**INSTRUCTIONS**.
(a) Rewrite the passage on wedge-issue politics starting with "Soon, a new" and going on through "about the issue.", putting "neoconservatives" in place of "neo-cons".
(b) In the passage on wedge-issue politics, which decision were Bush/Cheney/Rove/McCain "unable" to overturn despite eight years of control?

**SOURCE PASSAGE**.
And you use wedge issues, like abortion and gay rights, to drive your message home.

Soon, a new type of Republican was created, a hybrid of sorts that we now refer to as neo-cons. You don't have to necessarily believe in the wedge issues that you use to get elected, you just have to play to your new right wing base. Campaign hard on how much you despise gay marriage or how much you love unborn babies despite the evidence that you yourself have a family member who is gay or have quietly ended an unwanted pregnancy in your past. It's interested me that after Bush/Cheney/Rove/McCain came to power after relentless campaigning on an anti-choice platform, that in eight years of control of the White House, both house of congress and the Supreme Court, they were "unable" to overturn Roe versus Wade. Think it was because they were distracted by the war? Think again. They just don't care about the issue.

**PROVIDED DATA**.
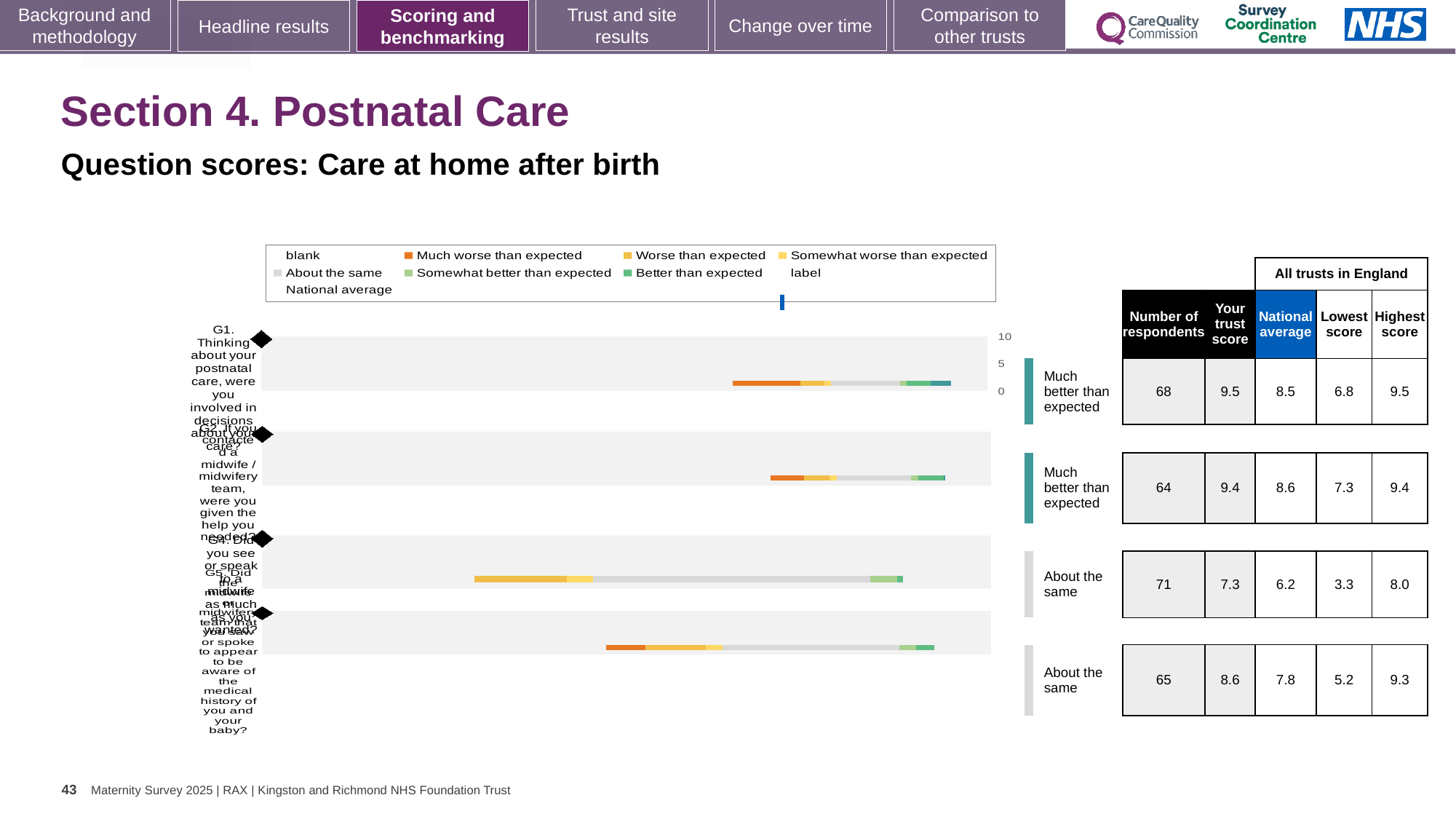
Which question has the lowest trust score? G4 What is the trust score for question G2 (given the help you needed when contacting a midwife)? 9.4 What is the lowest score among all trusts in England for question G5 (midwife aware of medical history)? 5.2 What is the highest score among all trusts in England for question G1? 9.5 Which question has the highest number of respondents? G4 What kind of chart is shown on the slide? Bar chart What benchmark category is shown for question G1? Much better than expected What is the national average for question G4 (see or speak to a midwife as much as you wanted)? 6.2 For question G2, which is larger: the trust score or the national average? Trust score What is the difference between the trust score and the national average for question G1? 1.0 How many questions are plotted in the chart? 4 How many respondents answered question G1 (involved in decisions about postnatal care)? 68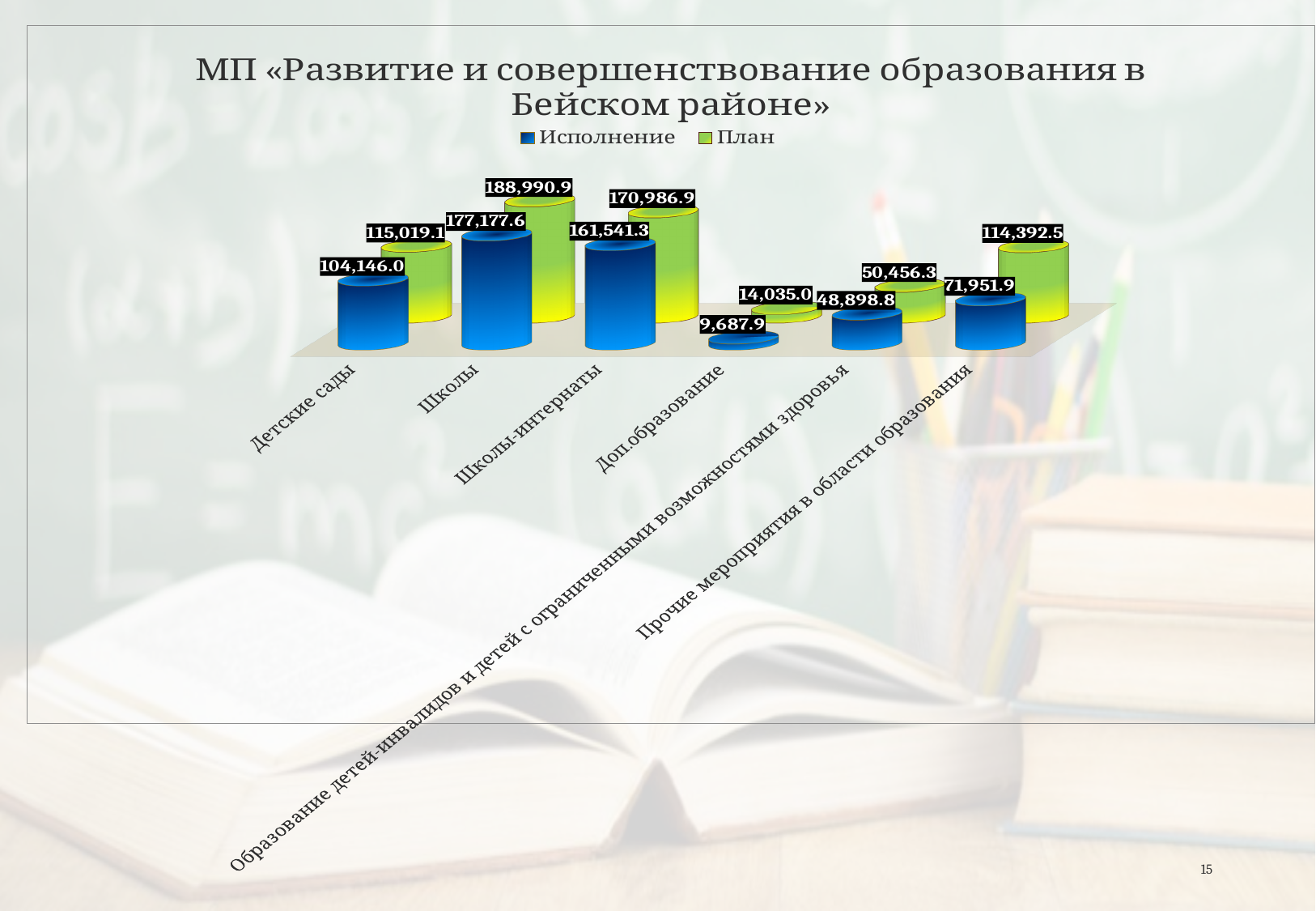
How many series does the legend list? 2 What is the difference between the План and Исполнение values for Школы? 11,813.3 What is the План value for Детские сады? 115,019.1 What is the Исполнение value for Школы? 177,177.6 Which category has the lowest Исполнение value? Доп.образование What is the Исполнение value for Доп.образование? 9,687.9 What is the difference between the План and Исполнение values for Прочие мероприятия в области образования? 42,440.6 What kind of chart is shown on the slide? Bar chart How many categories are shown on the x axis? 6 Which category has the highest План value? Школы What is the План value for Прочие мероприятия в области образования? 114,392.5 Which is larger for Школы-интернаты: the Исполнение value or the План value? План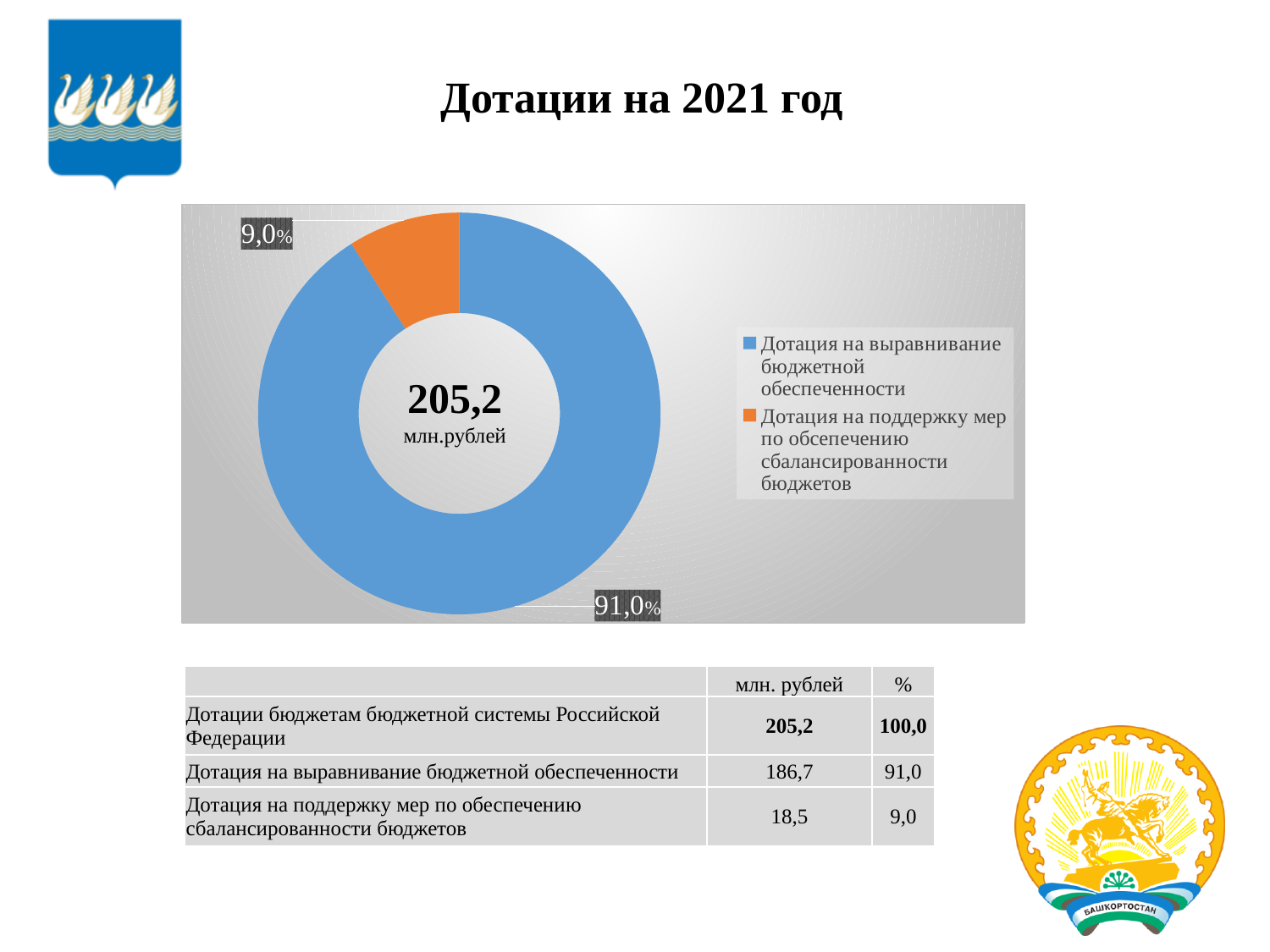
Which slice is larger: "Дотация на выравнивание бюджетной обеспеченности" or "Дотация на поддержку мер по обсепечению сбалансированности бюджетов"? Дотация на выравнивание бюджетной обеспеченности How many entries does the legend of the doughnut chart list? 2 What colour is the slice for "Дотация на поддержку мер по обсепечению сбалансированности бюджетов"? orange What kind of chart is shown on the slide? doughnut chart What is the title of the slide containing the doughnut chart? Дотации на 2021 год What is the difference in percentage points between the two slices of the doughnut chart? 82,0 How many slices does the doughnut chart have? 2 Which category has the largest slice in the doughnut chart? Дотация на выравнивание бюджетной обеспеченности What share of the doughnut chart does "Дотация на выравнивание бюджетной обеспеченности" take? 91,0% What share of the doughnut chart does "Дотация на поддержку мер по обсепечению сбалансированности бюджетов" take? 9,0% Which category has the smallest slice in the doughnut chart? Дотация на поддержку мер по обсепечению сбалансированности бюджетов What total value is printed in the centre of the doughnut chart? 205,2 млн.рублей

**ACTIVITY ANSWERS**.
(a)
Soon, a new type of Republican was created, a hybrid of sorts that we now refer to as neoconservatives. You don't have to necessarily believe in the wedge issues that you use to get elected, you just have to play to your new right wing base. Campaign hard on how much you despise gay marriage or how much you love unborn babies despite the evidence that you yourself have a family member who is gay or have quietly ended an unwanted pregnancy in your past. It's interested me that after Bush/Cheney/Rove/McCain came to power after relentless campaigning on an anti-choice platform, that in eight years of control of the White House, both house of congress and the Supreme Court, they were "unable" to overturn Roe versus Wade. Think it was because they were distracted by the war? Think again. They just don't care about the issue.

(b) Roe versus Wade.